A front-page article in The Wall Street Journal yesterday sparked a contentious but informal debate among Undergraduate Council members over the future of Reserve Officers Training Corps (ROTC) at Harvard.

The debate began when council member John F. Bash ’03 announced in an e-mail that he would raise the issue of bringing ROTC back to Harvard at the next Student Affairs Committe meeting, which could lead to a bill for the council’s consideration.

ROTC does not currently receive any funding from the University, and students participating in the program must travel to MIT for training.

Bash said yesterday that he did not intend to start the e-mail skirmish that ensued over the issue.

“I’d really just like to see an open dialogue on the issue,” Bash said. The debate, he said, should include traditional advocates of ROTC as well as groups like the Bisexual, Gay, Lesbian, Transgendered and Supporters Association (BGLTSA) who have in the past opposed the U.S. military’s “don’t ask, don’t tell” policy.

But any hopes for a council bill on the issue were quickly dampened by council President Paul A. Gusmorino ’02 and Secretary James R. Griffin ’02.

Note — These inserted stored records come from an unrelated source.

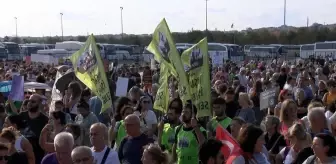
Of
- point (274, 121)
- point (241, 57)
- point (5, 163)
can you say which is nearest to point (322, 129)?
point (274, 121)

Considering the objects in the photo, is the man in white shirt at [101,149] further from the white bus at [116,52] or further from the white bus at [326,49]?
the white bus at [116,52]

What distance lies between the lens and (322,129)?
7.00 meters

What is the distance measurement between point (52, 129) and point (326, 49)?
164ft

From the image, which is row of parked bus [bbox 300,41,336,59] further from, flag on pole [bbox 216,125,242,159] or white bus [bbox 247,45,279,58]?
flag on pole [bbox 216,125,242,159]

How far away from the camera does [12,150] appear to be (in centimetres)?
688

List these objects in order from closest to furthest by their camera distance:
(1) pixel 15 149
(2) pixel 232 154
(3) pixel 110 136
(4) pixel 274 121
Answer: (2) pixel 232 154, (1) pixel 15 149, (4) pixel 274 121, (3) pixel 110 136

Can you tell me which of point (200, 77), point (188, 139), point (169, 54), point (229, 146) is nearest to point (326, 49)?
point (169, 54)

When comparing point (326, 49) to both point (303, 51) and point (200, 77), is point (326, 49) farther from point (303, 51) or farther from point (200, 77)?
point (200, 77)

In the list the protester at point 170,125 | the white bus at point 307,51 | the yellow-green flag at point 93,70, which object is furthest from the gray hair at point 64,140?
the white bus at point 307,51

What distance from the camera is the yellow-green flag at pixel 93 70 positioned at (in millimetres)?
9375

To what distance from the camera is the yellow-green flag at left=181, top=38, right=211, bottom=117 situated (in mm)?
8477

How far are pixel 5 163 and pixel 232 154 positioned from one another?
2.39 meters

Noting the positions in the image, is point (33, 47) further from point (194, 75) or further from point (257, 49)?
point (194, 75)

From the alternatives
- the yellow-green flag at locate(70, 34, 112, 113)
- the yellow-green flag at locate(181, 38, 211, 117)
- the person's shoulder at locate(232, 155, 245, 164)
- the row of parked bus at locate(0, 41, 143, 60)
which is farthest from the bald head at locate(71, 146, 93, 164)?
the row of parked bus at locate(0, 41, 143, 60)
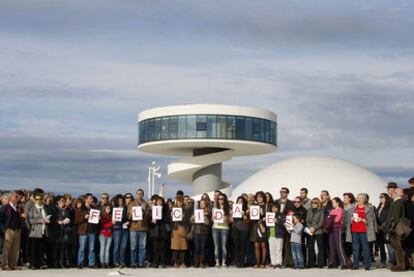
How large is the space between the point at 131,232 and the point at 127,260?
98 centimetres

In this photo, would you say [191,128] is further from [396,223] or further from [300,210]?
[396,223]

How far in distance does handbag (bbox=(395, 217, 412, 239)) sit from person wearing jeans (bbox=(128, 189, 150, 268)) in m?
6.69

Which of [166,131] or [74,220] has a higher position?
[166,131]

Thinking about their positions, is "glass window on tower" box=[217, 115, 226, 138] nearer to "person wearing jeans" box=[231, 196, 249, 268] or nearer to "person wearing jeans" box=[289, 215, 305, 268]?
"person wearing jeans" box=[231, 196, 249, 268]

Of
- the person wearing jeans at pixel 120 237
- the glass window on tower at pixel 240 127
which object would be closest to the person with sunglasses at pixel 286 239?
the person wearing jeans at pixel 120 237

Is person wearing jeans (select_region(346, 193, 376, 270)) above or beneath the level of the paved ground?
above

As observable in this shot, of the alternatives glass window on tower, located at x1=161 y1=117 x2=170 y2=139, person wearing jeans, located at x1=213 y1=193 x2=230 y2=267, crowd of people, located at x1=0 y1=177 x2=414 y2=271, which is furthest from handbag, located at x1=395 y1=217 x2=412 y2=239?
glass window on tower, located at x1=161 y1=117 x2=170 y2=139

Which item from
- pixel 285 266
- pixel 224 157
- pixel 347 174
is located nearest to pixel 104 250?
pixel 285 266

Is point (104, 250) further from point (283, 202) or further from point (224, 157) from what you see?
point (224, 157)

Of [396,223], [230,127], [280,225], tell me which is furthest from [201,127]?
[396,223]

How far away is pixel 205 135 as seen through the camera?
59.6 meters

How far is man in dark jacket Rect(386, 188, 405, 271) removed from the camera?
15266 mm

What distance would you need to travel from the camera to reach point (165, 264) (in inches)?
711

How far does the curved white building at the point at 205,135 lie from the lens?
5972cm
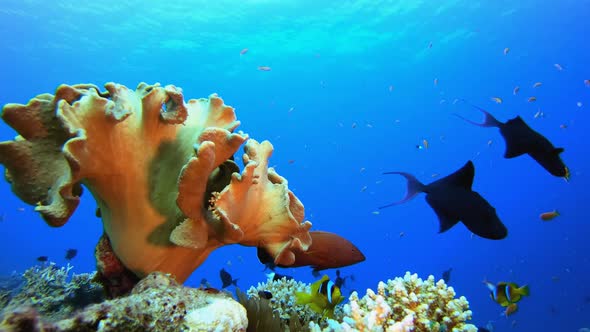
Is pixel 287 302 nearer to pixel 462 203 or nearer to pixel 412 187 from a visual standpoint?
pixel 412 187

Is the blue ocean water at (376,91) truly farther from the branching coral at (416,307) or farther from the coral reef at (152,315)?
the coral reef at (152,315)

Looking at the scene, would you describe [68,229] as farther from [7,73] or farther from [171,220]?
[171,220]

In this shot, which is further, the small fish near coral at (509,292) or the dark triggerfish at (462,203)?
the small fish near coral at (509,292)

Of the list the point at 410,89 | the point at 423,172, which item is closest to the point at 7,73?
the point at 410,89

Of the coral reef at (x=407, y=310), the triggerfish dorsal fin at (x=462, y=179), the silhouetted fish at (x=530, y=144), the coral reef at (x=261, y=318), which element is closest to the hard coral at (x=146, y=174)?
the coral reef at (x=261, y=318)

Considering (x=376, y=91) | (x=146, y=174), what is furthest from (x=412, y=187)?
(x=376, y=91)

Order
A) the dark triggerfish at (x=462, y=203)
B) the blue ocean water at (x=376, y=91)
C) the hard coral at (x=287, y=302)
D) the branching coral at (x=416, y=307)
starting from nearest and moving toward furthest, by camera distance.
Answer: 1. the branching coral at (x=416, y=307)
2. the dark triggerfish at (x=462, y=203)
3. the hard coral at (x=287, y=302)
4. the blue ocean water at (x=376, y=91)

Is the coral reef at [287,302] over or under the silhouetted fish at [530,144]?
under

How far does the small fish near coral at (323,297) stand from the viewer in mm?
3159

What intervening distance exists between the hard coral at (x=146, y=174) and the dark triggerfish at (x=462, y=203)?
4.76 feet

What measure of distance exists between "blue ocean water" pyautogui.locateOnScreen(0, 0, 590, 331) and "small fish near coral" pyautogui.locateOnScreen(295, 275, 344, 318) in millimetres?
8355

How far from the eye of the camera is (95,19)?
32.8 m

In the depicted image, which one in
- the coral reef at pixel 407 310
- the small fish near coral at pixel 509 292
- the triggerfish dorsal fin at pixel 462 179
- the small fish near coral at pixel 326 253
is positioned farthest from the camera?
the small fish near coral at pixel 509 292

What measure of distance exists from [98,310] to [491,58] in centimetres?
5311
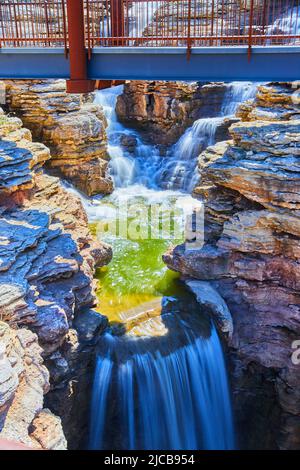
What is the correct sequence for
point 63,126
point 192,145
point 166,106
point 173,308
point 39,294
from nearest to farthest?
point 39,294
point 173,308
point 63,126
point 192,145
point 166,106

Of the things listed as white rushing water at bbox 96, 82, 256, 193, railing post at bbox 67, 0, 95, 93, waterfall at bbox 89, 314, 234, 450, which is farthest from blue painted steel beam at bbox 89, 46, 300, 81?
white rushing water at bbox 96, 82, 256, 193

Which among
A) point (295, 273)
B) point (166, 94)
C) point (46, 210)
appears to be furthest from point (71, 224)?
point (166, 94)

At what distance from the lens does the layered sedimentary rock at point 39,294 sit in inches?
224

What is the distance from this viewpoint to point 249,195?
9070 millimetres

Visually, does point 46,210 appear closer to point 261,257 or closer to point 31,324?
point 31,324

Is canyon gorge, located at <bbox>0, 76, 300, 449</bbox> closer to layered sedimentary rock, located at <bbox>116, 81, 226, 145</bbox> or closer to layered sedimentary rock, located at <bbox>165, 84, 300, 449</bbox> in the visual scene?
layered sedimentary rock, located at <bbox>165, 84, 300, 449</bbox>

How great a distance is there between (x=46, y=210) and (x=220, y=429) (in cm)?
536

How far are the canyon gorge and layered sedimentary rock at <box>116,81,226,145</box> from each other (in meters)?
6.19

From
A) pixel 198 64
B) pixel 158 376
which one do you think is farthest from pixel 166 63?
pixel 158 376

Gusmorino said he does not want to stifle debate, but he said he feels that plunging the council into the ROTC issue would more likely lead to bickering and animosity than to an acceptable solution.

“I haven’t heard of a viable proposal that would improve Harvard’s policy,” Gusmorino said.

Griffin warned in an e-mail that any ROTC bill could “ground the entire council to a halt and kill all forward momentum.”

The council passed a bill four years ago calling for the University to allow ROTC recruiters on campus, to provide shuttles to MIT for Harvard ROTC cadets, and to reassume funding for Harvard cadets at MIT.

But Griffin said the Harvard administration did not comply with the bill’s recommendations and the council had to face an outraged constituency.

“The Crimson ridiculed us, and the campus opinion of the council dropped. It actually had an impact on Springfest, as people were still hostile to the UC by the time it came around,” Griffin wrote in an e-mail.

The last thing Gusmorino wants, according to many council members, is to have a contentious political issue distract the group from the fulfillment of his campaign platform of “improving student life, standing up for students, saving students money and enhancing the academic experience.”

Gusmorino said he has tried to be “proactive in preventing this from distracting the council from its agenda.”

“Paul has a good agenda,” Bash said. “He doesn’t want anything too controversial to come up.”

And if anything can be controversial, it is ROTC and the military’s “don’t ask, don’t tell” policy regarding homosexuals.